The probe was pushed down into the ground using a 36 mm steel probing rod. The inner diameter of the rod was 16 mm, resulting in a cut-off frequency of around 11 GHz (the cut-off frequency of circular waveguide is inversely proportional to the radius). For this reason, a working frequency of 12.5 GHz was chosen. Depending on the dimensions and shape of the probing rod different frequencies in the microwave range can be preferred, and it is envisaged that different frequencies may be used in the future. Also, it may be convenient to choose a frequency that does not require the end user to acquire a permission from the authorities. Presently, examples of such frequencies are in the bands around 5.6 GHz, 24 GHz, 47 GHz and 76 GHz.

It should also be noted that it is not always advantageous to use the first node of the wave for transmission.

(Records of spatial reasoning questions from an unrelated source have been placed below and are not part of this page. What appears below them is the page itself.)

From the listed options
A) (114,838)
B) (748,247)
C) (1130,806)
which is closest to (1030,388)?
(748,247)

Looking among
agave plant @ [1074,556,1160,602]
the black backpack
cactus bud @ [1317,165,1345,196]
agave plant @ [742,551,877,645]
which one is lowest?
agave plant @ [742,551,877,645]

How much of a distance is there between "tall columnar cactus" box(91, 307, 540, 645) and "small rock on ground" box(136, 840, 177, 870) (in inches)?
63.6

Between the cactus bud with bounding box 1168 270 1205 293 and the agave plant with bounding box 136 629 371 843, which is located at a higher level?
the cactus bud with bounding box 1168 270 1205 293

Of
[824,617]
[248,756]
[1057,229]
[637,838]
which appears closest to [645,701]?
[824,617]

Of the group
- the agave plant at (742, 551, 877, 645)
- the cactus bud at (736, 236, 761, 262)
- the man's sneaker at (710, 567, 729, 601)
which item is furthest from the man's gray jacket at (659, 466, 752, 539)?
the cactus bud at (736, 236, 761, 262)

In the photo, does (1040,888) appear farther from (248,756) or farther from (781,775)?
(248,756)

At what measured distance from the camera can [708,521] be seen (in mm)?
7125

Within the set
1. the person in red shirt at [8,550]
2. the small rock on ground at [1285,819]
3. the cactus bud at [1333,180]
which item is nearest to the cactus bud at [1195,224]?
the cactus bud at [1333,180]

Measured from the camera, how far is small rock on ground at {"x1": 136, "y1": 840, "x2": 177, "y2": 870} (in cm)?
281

As the damping may vary for different nodes, there is no linear relationship between damping and frequency.

The power of the transmitter was less than 10 mW, and it was powered by six standard batteries, normally used for driving an acoustic transmitter.

The working depth, i.e. the depth at which the system will provide satisfactory signal quality, is dependent primarily on the damping of the steel rod waveguide and the dynamics of the receiver. Due to corrosion and irregularities of the inner surface of the rod 3, leading to impaired surface conductivity, damping in the tested frequency range is relatively high, in the order of several dB/m.

However, it is believed that the damping can be reduced using very simple measures, such as coating of the inner surface of the probing rod, for example with silver. Another important factor are the junctions between rod sections. They form a discontinuity in the waveguide, and may cause resonance and act as a filter, seriously impairing the performance of the waveguide. By redesigning the linking of the rod section, reduced damping may be obtained. Finally, it is possible that a significantly increased frequency (in the order of several hundred GHz) can improve the performance of the waveguide, as the effect of surface conductivity looses relative importance.

The bit rate capacity of the tested data transmission around 9600 baud, due to the conventional circuitry used in the probe and data acquisitioning device. However, it is estimated that transmission rates of at least 10 Mbit/s can be obtained, offering a significant improvement in data transmission capacity.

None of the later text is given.